(Text extract)

----------------------------------------

Total non-farm payroll employment increased by 312,000 in December, according to the U.S. Bureau of Labor Statistics. That left the unemployment rate at 3.9%, which was 0.2% more than the previous month.
In December, average hourly earnings for all employees on private non-farm payrolls rose 11¢ to $27.48. Over the year, average hourly earnings increased by 84¢, or 3.2%.
The Dow Jones Industrial Average closed 746 points higher. The S&P 500 closed 84 points higher. The NASDAQ was up 275 points.
With the partial government shutdown dragging into the third week, analysts with the Livestock Marketing Information Center (LMIC) note the absence of some market reports and the risk of delayed key pending reports are adding to uncertainty.

----------------------------------------

(Source excerpt)
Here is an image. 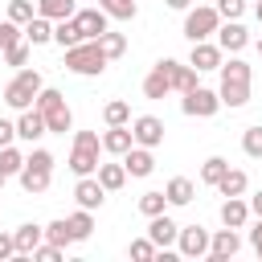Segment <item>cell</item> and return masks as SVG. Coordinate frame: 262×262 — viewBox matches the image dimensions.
<instances>
[{"label":"cell","instance_id":"obj_19","mask_svg":"<svg viewBox=\"0 0 262 262\" xmlns=\"http://www.w3.org/2000/svg\"><path fill=\"white\" fill-rule=\"evenodd\" d=\"M123 168H127V176H135V180L151 176V172H156V156H151V147L135 143V147H131V151L123 156Z\"/></svg>","mask_w":262,"mask_h":262},{"label":"cell","instance_id":"obj_50","mask_svg":"<svg viewBox=\"0 0 262 262\" xmlns=\"http://www.w3.org/2000/svg\"><path fill=\"white\" fill-rule=\"evenodd\" d=\"M254 254H258V258H262V250H254Z\"/></svg>","mask_w":262,"mask_h":262},{"label":"cell","instance_id":"obj_14","mask_svg":"<svg viewBox=\"0 0 262 262\" xmlns=\"http://www.w3.org/2000/svg\"><path fill=\"white\" fill-rule=\"evenodd\" d=\"M74 201L82 205V209H102V201H106V188L98 184V176H78V184H74Z\"/></svg>","mask_w":262,"mask_h":262},{"label":"cell","instance_id":"obj_5","mask_svg":"<svg viewBox=\"0 0 262 262\" xmlns=\"http://www.w3.org/2000/svg\"><path fill=\"white\" fill-rule=\"evenodd\" d=\"M33 106L45 115V127H49L53 135H66V131L74 127V111H70V102H66V94H61V90L45 86V90L37 94V102H33Z\"/></svg>","mask_w":262,"mask_h":262},{"label":"cell","instance_id":"obj_29","mask_svg":"<svg viewBox=\"0 0 262 262\" xmlns=\"http://www.w3.org/2000/svg\"><path fill=\"white\" fill-rule=\"evenodd\" d=\"M139 213L151 221V217H160V213H168V196H164V188H151V192H143L139 196Z\"/></svg>","mask_w":262,"mask_h":262},{"label":"cell","instance_id":"obj_24","mask_svg":"<svg viewBox=\"0 0 262 262\" xmlns=\"http://www.w3.org/2000/svg\"><path fill=\"white\" fill-rule=\"evenodd\" d=\"M164 196H168V205H176V209H180V205H188V201L196 196V188H192V180H188V176H172V180L164 184Z\"/></svg>","mask_w":262,"mask_h":262},{"label":"cell","instance_id":"obj_4","mask_svg":"<svg viewBox=\"0 0 262 262\" xmlns=\"http://www.w3.org/2000/svg\"><path fill=\"white\" fill-rule=\"evenodd\" d=\"M41 90H45V78H41L37 70L20 66V70H16V78L4 86V106L25 111V106H33V102H37V94H41Z\"/></svg>","mask_w":262,"mask_h":262},{"label":"cell","instance_id":"obj_28","mask_svg":"<svg viewBox=\"0 0 262 262\" xmlns=\"http://www.w3.org/2000/svg\"><path fill=\"white\" fill-rule=\"evenodd\" d=\"M53 41H57L61 49H74V45L82 41V33H78L74 16H66V20H53Z\"/></svg>","mask_w":262,"mask_h":262},{"label":"cell","instance_id":"obj_44","mask_svg":"<svg viewBox=\"0 0 262 262\" xmlns=\"http://www.w3.org/2000/svg\"><path fill=\"white\" fill-rule=\"evenodd\" d=\"M16 139V123H8V119H0V147H8Z\"/></svg>","mask_w":262,"mask_h":262},{"label":"cell","instance_id":"obj_38","mask_svg":"<svg viewBox=\"0 0 262 262\" xmlns=\"http://www.w3.org/2000/svg\"><path fill=\"white\" fill-rule=\"evenodd\" d=\"M33 16H37V4H33V0H8V20L29 25Z\"/></svg>","mask_w":262,"mask_h":262},{"label":"cell","instance_id":"obj_15","mask_svg":"<svg viewBox=\"0 0 262 262\" xmlns=\"http://www.w3.org/2000/svg\"><path fill=\"white\" fill-rule=\"evenodd\" d=\"M237 250H242V237H237V229H229V225L209 237V258H213V262H229Z\"/></svg>","mask_w":262,"mask_h":262},{"label":"cell","instance_id":"obj_34","mask_svg":"<svg viewBox=\"0 0 262 262\" xmlns=\"http://www.w3.org/2000/svg\"><path fill=\"white\" fill-rule=\"evenodd\" d=\"M225 172H229V160H225V156H209V160L201 164V184H213V188H217V180H221Z\"/></svg>","mask_w":262,"mask_h":262},{"label":"cell","instance_id":"obj_46","mask_svg":"<svg viewBox=\"0 0 262 262\" xmlns=\"http://www.w3.org/2000/svg\"><path fill=\"white\" fill-rule=\"evenodd\" d=\"M250 213H254V217H262V188L250 196Z\"/></svg>","mask_w":262,"mask_h":262},{"label":"cell","instance_id":"obj_51","mask_svg":"<svg viewBox=\"0 0 262 262\" xmlns=\"http://www.w3.org/2000/svg\"><path fill=\"white\" fill-rule=\"evenodd\" d=\"M0 25H4V20H0Z\"/></svg>","mask_w":262,"mask_h":262},{"label":"cell","instance_id":"obj_6","mask_svg":"<svg viewBox=\"0 0 262 262\" xmlns=\"http://www.w3.org/2000/svg\"><path fill=\"white\" fill-rule=\"evenodd\" d=\"M98 151H102V135L98 131H78L74 147H70V172L74 176H94L98 172Z\"/></svg>","mask_w":262,"mask_h":262},{"label":"cell","instance_id":"obj_37","mask_svg":"<svg viewBox=\"0 0 262 262\" xmlns=\"http://www.w3.org/2000/svg\"><path fill=\"white\" fill-rule=\"evenodd\" d=\"M98 45H102V49H106V57H111V61H115V57H123V53H127V37H123V33H115V29H106V33H102V37H98Z\"/></svg>","mask_w":262,"mask_h":262},{"label":"cell","instance_id":"obj_43","mask_svg":"<svg viewBox=\"0 0 262 262\" xmlns=\"http://www.w3.org/2000/svg\"><path fill=\"white\" fill-rule=\"evenodd\" d=\"M4 258H16V237L0 229V262H4Z\"/></svg>","mask_w":262,"mask_h":262},{"label":"cell","instance_id":"obj_47","mask_svg":"<svg viewBox=\"0 0 262 262\" xmlns=\"http://www.w3.org/2000/svg\"><path fill=\"white\" fill-rule=\"evenodd\" d=\"M164 4H168V8H176V12H188V8H192V0H164Z\"/></svg>","mask_w":262,"mask_h":262},{"label":"cell","instance_id":"obj_7","mask_svg":"<svg viewBox=\"0 0 262 262\" xmlns=\"http://www.w3.org/2000/svg\"><path fill=\"white\" fill-rule=\"evenodd\" d=\"M217 29H221L217 4H196V8L184 12V37H188V41H209Z\"/></svg>","mask_w":262,"mask_h":262},{"label":"cell","instance_id":"obj_10","mask_svg":"<svg viewBox=\"0 0 262 262\" xmlns=\"http://www.w3.org/2000/svg\"><path fill=\"white\" fill-rule=\"evenodd\" d=\"M225 61V49L217 41H192V53H188V66L196 74H209V70H221Z\"/></svg>","mask_w":262,"mask_h":262},{"label":"cell","instance_id":"obj_12","mask_svg":"<svg viewBox=\"0 0 262 262\" xmlns=\"http://www.w3.org/2000/svg\"><path fill=\"white\" fill-rule=\"evenodd\" d=\"M111 16L102 12V8H78L74 12V25H78V33H82V41H98L111 25H106Z\"/></svg>","mask_w":262,"mask_h":262},{"label":"cell","instance_id":"obj_25","mask_svg":"<svg viewBox=\"0 0 262 262\" xmlns=\"http://www.w3.org/2000/svg\"><path fill=\"white\" fill-rule=\"evenodd\" d=\"M25 41H29V45H49V41H53V20L37 12V16L25 25Z\"/></svg>","mask_w":262,"mask_h":262},{"label":"cell","instance_id":"obj_49","mask_svg":"<svg viewBox=\"0 0 262 262\" xmlns=\"http://www.w3.org/2000/svg\"><path fill=\"white\" fill-rule=\"evenodd\" d=\"M258 53H262V37H258Z\"/></svg>","mask_w":262,"mask_h":262},{"label":"cell","instance_id":"obj_30","mask_svg":"<svg viewBox=\"0 0 262 262\" xmlns=\"http://www.w3.org/2000/svg\"><path fill=\"white\" fill-rule=\"evenodd\" d=\"M70 229H74V242H86V237L94 233V213L78 205V209L70 213Z\"/></svg>","mask_w":262,"mask_h":262},{"label":"cell","instance_id":"obj_20","mask_svg":"<svg viewBox=\"0 0 262 262\" xmlns=\"http://www.w3.org/2000/svg\"><path fill=\"white\" fill-rule=\"evenodd\" d=\"M12 237H16V258H33V250L45 242V225L25 221V225H16V229H12Z\"/></svg>","mask_w":262,"mask_h":262},{"label":"cell","instance_id":"obj_16","mask_svg":"<svg viewBox=\"0 0 262 262\" xmlns=\"http://www.w3.org/2000/svg\"><path fill=\"white\" fill-rule=\"evenodd\" d=\"M217 45H221L225 53H242V49L250 45L246 25H242V20H221V29H217Z\"/></svg>","mask_w":262,"mask_h":262},{"label":"cell","instance_id":"obj_17","mask_svg":"<svg viewBox=\"0 0 262 262\" xmlns=\"http://www.w3.org/2000/svg\"><path fill=\"white\" fill-rule=\"evenodd\" d=\"M160 66L168 70V78H172V90H176V94H188V90L196 86V70H192L188 61H176V57H160Z\"/></svg>","mask_w":262,"mask_h":262},{"label":"cell","instance_id":"obj_32","mask_svg":"<svg viewBox=\"0 0 262 262\" xmlns=\"http://www.w3.org/2000/svg\"><path fill=\"white\" fill-rule=\"evenodd\" d=\"M37 12L49 16V20H66V16L78 12V4H74V0H37Z\"/></svg>","mask_w":262,"mask_h":262},{"label":"cell","instance_id":"obj_40","mask_svg":"<svg viewBox=\"0 0 262 262\" xmlns=\"http://www.w3.org/2000/svg\"><path fill=\"white\" fill-rule=\"evenodd\" d=\"M25 61H29V41L20 37L16 45H8V49H4V66H16V70H20Z\"/></svg>","mask_w":262,"mask_h":262},{"label":"cell","instance_id":"obj_22","mask_svg":"<svg viewBox=\"0 0 262 262\" xmlns=\"http://www.w3.org/2000/svg\"><path fill=\"white\" fill-rule=\"evenodd\" d=\"M147 237H151L160 250H172V246H176V237H180V225H176L168 213H160V217H151V225H147Z\"/></svg>","mask_w":262,"mask_h":262},{"label":"cell","instance_id":"obj_52","mask_svg":"<svg viewBox=\"0 0 262 262\" xmlns=\"http://www.w3.org/2000/svg\"><path fill=\"white\" fill-rule=\"evenodd\" d=\"M0 184H4V180H0Z\"/></svg>","mask_w":262,"mask_h":262},{"label":"cell","instance_id":"obj_31","mask_svg":"<svg viewBox=\"0 0 262 262\" xmlns=\"http://www.w3.org/2000/svg\"><path fill=\"white\" fill-rule=\"evenodd\" d=\"M45 242H53V246H74V229H70V217H57V221H49L45 225Z\"/></svg>","mask_w":262,"mask_h":262},{"label":"cell","instance_id":"obj_41","mask_svg":"<svg viewBox=\"0 0 262 262\" xmlns=\"http://www.w3.org/2000/svg\"><path fill=\"white\" fill-rule=\"evenodd\" d=\"M217 12H221V20H242L246 0H217Z\"/></svg>","mask_w":262,"mask_h":262},{"label":"cell","instance_id":"obj_26","mask_svg":"<svg viewBox=\"0 0 262 262\" xmlns=\"http://www.w3.org/2000/svg\"><path fill=\"white\" fill-rule=\"evenodd\" d=\"M246 188H250V176H246L242 168H229V172L217 180V192H221V196H246Z\"/></svg>","mask_w":262,"mask_h":262},{"label":"cell","instance_id":"obj_23","mask_svg":"<svg viewBox=\"0 0 262 262\" xmlns=\"http://www.w3.org/2000/svg\"><path fill=\"white\" fill-rule=\"evenodd\" d=\"M164 94H172V78H168V70L156 61L151 74L143 78V98H164Z\"/></svg>","mask_w":262,"mask_h":262},{"label":"cell","instance_id":"obj_35","mask_svg":"<svg viewBox=\"0 0 262 262\" xmlns=\"http://www.w3.org/2000/svg\"><path fill=\"white\" fill-rule=\"evenodd\" d=\"M102 119H106V127H123V123H131V106L123 98H111L102 106Z\"/></svg>","mask_w":262,"mask_h":262},{"label":"cell","instance_id":"obj_1","mask_svg":"<svg viewBox=\"0 0 262 262\" xmlns=\"http://www.w3.org/2000/svg\"><path fill=\"white\" fill-rule=\"evenodd\" d=\"M217 94H221V106H229V111H237V106L250 102V66L242 57L221 61V86H217Z\"/></svg>","mask_w":262,"mask_h":262},{"label":"cell","instance_id":"obj_18","mask_svg":"<svg viewBox=\"0 0 262 262\" xmlns=\"http://www.w3.org/2000/svg\"><path fill=\"white\" fill-rule=\"evenodd\" d=\"M131 147H135L131 123H123V127H106V131H102V151H106V156H119V160H123Z\"/></svg>","mask_w":262,"mask_h":262},{"label":"cell","instance_id":"obj_36","mask_svg":"<svg viewBox=\"0 0 262 262\" xmlns=\"http://www.w3.org/2000/svg\"><path fill=\"white\" fill-rule=\"evenodd\" d=\"M242 151L250 160H262V123H254V127L242 131Z\"/></svg>","mask_w":262,"mask_h":262},{"label":"cell","instance_id":"obj_8","mask_svg":"<svg viewBox=\"0 0 262 262\" xmlns=\"http://www.w3.org/2000/svg\"><path fill=\"white\" fill-rule=\"evenodd\" d=\"M180 111L188 119H213L221 111V94L217 90H205V86H192L184 98H180Z\"/></svg>","mask_w":262,"mask_h":262},{"label":"cell","instance_id":"obj_13","mask_svg":"<svg viewBox=\"0 0 262 262\" xmlns=\"http://www.w3.org/2000/svg\"><path fill=\"white\" fill-rule=\"evenodd\" d=\"M41 135H49V127H45V115H41L37 106H25V111H20V119H16V139H25V143H37Z\"/></svg>","mask_w":262,"mask_h":262},{"label":"cell","instance_id":"obj_3","mask_svg":"<svg viewBox=\"0 0 262 262\" xmlns=\"http://www.w3.org/2000/svg\"><path fill=\"white\" fill-rule=\"evenodd\" d=\"M49 184H53V156L45 147H33L25 156V168H20V188L29 196H41Z\"/></svg>","mask_w":262,"mask_h":262},{"label":"cell","instance_id":"obj_27","mask_svg":"<svg viewBox=\"0 0 262 262\" xmlns=\"http://www.w3.org/2000/svg\"><path fill=\"white\" fill-rule=\"evenodd\" d=\"M94 176H98V184H102L106 192H119V188L127 184V168H123V164H98Z\"/></svg>","mask_w":262,"mask_h":262},{"label":"cell","instance_id":"obj_45","mask_svg":"<svg viewBox=\"0 0 262 262\" xmlns=\"http://www.w3.org/2000/svg\"><path fill=\"white\" fill-rule=\"evenodd\" d=\"M250 246H254V250H262V217L250 225Z\"/></svg>","mask_w":262,"mask_h":262},{"label":"cell","instance_id":"obj_9","mask_svg":"<svg viewBox=\"0 0 262 262\" xmlns=\"http://www.w3.org/2000/svg\"><path fill=\"white\" fill-rule=\"evenodd\" d=\"M176 254H184V258H209V229L205 225H180Z\"/></svg>","mask_w":262,"mask_h":262},{"label":"cell","instance_id":"obj_33","mask_svg":"<svg viewBox=\"0 0 262 262\" xmlns=\"http://www.w3.org/2000/svg\"><path fill=\"white\" fill-rule=\"evenodd\" d=\"M98 8H102L111 20H135V12H139L135 0H98Z\"/></svg>","mask_w":262,"mask_h":262},{"label":"cell","instance_id":"obj_21","mask_svg":"<svg viewBox=\"0 0 262 262\" xmlns=\"http://www.w3.org/2000/svg\"><path fill=\"white\" fill-rule=\"evenodd\" d=\"M250 217H254V213H250V201H246V196H225V201H221V225L246 229Z\"/></svg>","mask_w":262,"mask_h":262},{"label":"cell","instance_id":"obj_39","mask_svg":"<svg viewBox=\"0 0 262 262\" xmlns=\"http://www.w3.org/2000/svg\"><path fill=\"white\" fill-rule=\"evenodd\" d=\"M127 254H131V258H135V262H151V258H156V254H160V246H156V242H151V237H135V242H131V250H127Z\"/></svg>","mask_w":262,"mask_h":262},{"label":"cell","instance_id":"obj_48","mask_svg":"<svg viewBox=\"0 0 262 262\" xmlns=\"http://www.w3.org/2000/svg\"><path fill=\"white\" fill-rule=\"evenodd\" d=\"M254 16H258V25H262V0H258V4H254Z\"/></svg>","mask_w":262,"mask_h":262},{"label":"cell","instance_id":"obj_2","mask_svg":"<svg viewBox=\"0 0 262 262\" xmlns=\"http://www.w3.org/2000/svg\"><path fill=\"white\" fill-rule=\"evenodd\" d=\"M61 53H66V70L78 74V78H98L111 66V57H106V49L98 41H78L74 49H61Z\"/></svg>","mask_w":262,"mask_h":262},{"label":"cell","instance_id":"obj_11","mask_svg":"<svg viewBox=\"0 0 262 262\" xmlns=\"http://www.w3.org/2000/svg\"><path fill=\"white\" fill-rule=\"evenodd\" d=\"M164 119H156V115H139V119H131V135H135V143H143V147H160L164 143Z\"/></svg>","mask_w":262,"mask_h":262},{"label":"cell","instance_id":"obj_42","mask_svg":"<svg viewBox=\"0 0 262 262\" xmlns=\"http://www.w3.org/2000/svg\"><path fill=\"white\" fill-rule=\"evenodd\" d=\"M33 258H37V262H57V258H61V246H53V242H41V246L33 250Z\"/></svg>","mask_w":262,"mask_h":262}]
</instances>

----------------------------------------

(To-do list)
[a] In the jobs report excerpt, by how many points did the NASDAQ rise?
[b] Using the jobs report excerpt, decide whether each statement agrees with it, and quote the words that settle each one: (i) In December, average hourly earnings on private non-farm payrolls went up 11¢ to $27.48. (ii) The S&P 500 closed lower. (iii) The partial government shutdown was in its second week.
[c] Carry on the jobs report excerpt from its last sentence.

(Answers given)
[a] The NASDAQ was up 275 points.

[b]
(i) Yes: "rose 11¢ to $27.48"
(ii) No: "The S&P 500 closed 84 points higher."
(iii) No: "dragging into the third week"

[c]
“Actual slaughter data has been among the most missed weekly market data. That data is compiled by the National Agricultural Statistics Service (NASS) but is released by the Agricultural Marketing Service. It provides valuable information on weights, production, and the number of head slaughtered,” LMIC analysts explain. “The next couple of weeks hold several vital reports that could affect the tone of the entire year. For example, the annual Cattle Inventory is scheduled to be published at the end of this month. That report provides one of only two point estimates in the size of the beef herd, and the number of replacement animals producers are holding. The monthly Cattle on Feed report also is at risk. Without that type of information, cattle markets will be flying blind.”
Other reports scheduled soon include November trade data from the Foreign Agricultural Service, as well as the monthly World Agricultural Supply and Demand Estimates from USDA’s Economic Research Service.
“The most extended government shutdown occurred in 1995 to 1996 and lasted three weeks,” say LMIC analysts. “In the past, some data has been recovered and released at a later date. However, in cases where the data is done by survey, as with many of the USDA NASS reports, that data is usually not recoverable because the survey was not sent or collected.”